[[ Material provided open ]]

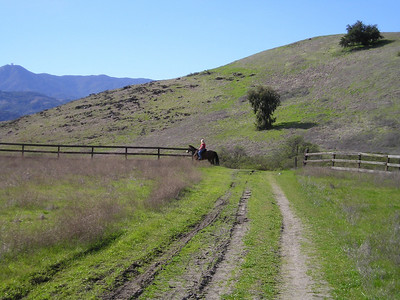 As we start the final leg of our rapid descent through the corral meadow, a rider vanishes ahead of us on our horse, one of only two we saw in our 3 hours there. The retired Mount Umunhum radar tower is in the distant left background.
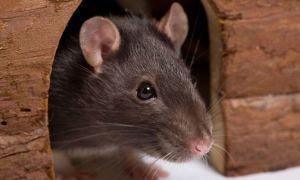 Имена для крыс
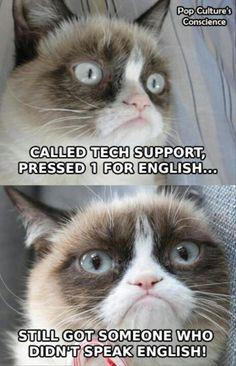 Grumpy Cat hates calling tech support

[[ Material provided closed ]]

### Task directions:
Your reply should hold every line above exactly as written and none of the pictures.

### The answer:
 As we start the final leg of our rapid descent through the corral meadow, a rider vanishes ahead of us on our horse, one of only two we saw in our 3 hours there. The retired Mount Umunhum radar tower is in the distant left background.
 Имена для крыс
 Grumpy Cat hates calling tech support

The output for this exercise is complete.